Social stress induces autoimmune responses against the brain

Patients with stress-related disorders, including depression, show high prevalence rates for autoimmune diseases. To explore the relationship between stress and autoimmunity, we analyzed blood and brain samples from socially stressed mice and patients with major depressive disorder. Stress-susceptible mice showed elevated serum antibody levels and induction of antibody responses in brain-draining lymph nodes. Brain-reactive antibodies were produced in stressed mice and antibody concentrations in the brain correlated with depression-like behavior. Similarly, brain-reactive antibody levels in clinical sera were associated with anhedonia severity. Depletion of antibody-producing cells from mice resulted in stress resilience, confirming the contribution of antibody responses to stress susceptibility. Mechanistic insights connecting stress-induced autoimmune responses against the brain may offer therapeutic strategies for stress-related disorders.
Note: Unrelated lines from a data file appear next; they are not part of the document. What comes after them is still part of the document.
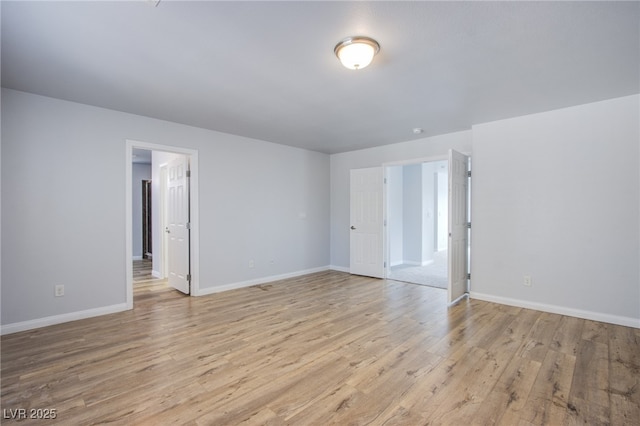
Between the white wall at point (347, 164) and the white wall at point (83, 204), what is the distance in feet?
6.73

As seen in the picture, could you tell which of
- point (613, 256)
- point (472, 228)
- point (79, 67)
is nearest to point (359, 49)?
point (79, 67)

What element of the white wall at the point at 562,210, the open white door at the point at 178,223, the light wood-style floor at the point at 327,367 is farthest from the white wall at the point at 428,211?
the open white door at the point at 178,223

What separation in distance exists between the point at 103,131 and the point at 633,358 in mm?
5916

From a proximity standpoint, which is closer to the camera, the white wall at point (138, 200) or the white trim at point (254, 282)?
the white trim at point (254, 282)

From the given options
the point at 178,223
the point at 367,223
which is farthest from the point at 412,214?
the point at 178,223

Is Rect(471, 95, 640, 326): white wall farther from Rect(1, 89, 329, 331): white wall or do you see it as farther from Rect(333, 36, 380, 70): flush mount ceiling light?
Rect(1, 89, 329, 331): white wall

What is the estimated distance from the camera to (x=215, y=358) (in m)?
2.58

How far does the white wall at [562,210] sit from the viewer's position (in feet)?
10.8

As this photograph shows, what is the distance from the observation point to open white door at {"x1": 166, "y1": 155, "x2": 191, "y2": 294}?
15.0 ft

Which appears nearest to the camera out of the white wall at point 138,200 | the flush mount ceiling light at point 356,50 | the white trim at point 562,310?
the flush mount ceiling light at point 356,50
Clinical studies have revealed a high comorbidity between autoimmune diseases and psychiatric disorders, including major depressive disorder (MDD). However, the mechanisms connecting autoimmunity and depression remain unclear. Here, we aim to identify the processes by which stress impacts the adaptive immune system and the implications of such responses to depression. To examine this relationship, we analyzed antibody responses and autoimmunity in the chronic social defeat stress (CSDS) model in mice, and in clinical samples from patients with MDD. We show that socially stressed mice have elevated serum antibody concentrations. We also confirm that social stress leads to the expansion of specific T and B cell populations within the cervical lymph nodes, where brain-derived antigens are preferentially delivered. Sera from stress-susceptible (SUS) mice exhibited high reactivity against brain tissue, and brain-reactive immunoglobulin G (IgG) antibody levels positively correlated with social avoidance behavior. IgG antibody concentrations in the brain were significantly higher in SUS mice than in unstressed mice, and positively correlated with social avoidance. Similarly, in humans, increased peripheral levels of brain-reactive IgG antibodies were associated with increased anhedonia. In vivo assessment of IgG antibodies showed they largely accumulate around blood vessels in the brain only in SUS mice. B cell-depleted mice exhibited stress resilience following CSDS, confirming the contribution of antibody-producing cells to social avoidance behavior. This study provides mechanistic insights connecting stress-induced autoimmune reactions against the brain and stress susceptibility. Therapeutic strategies targeting autoimmune responses might aid in the treatment of patients with MDD featuring immune abnormalities.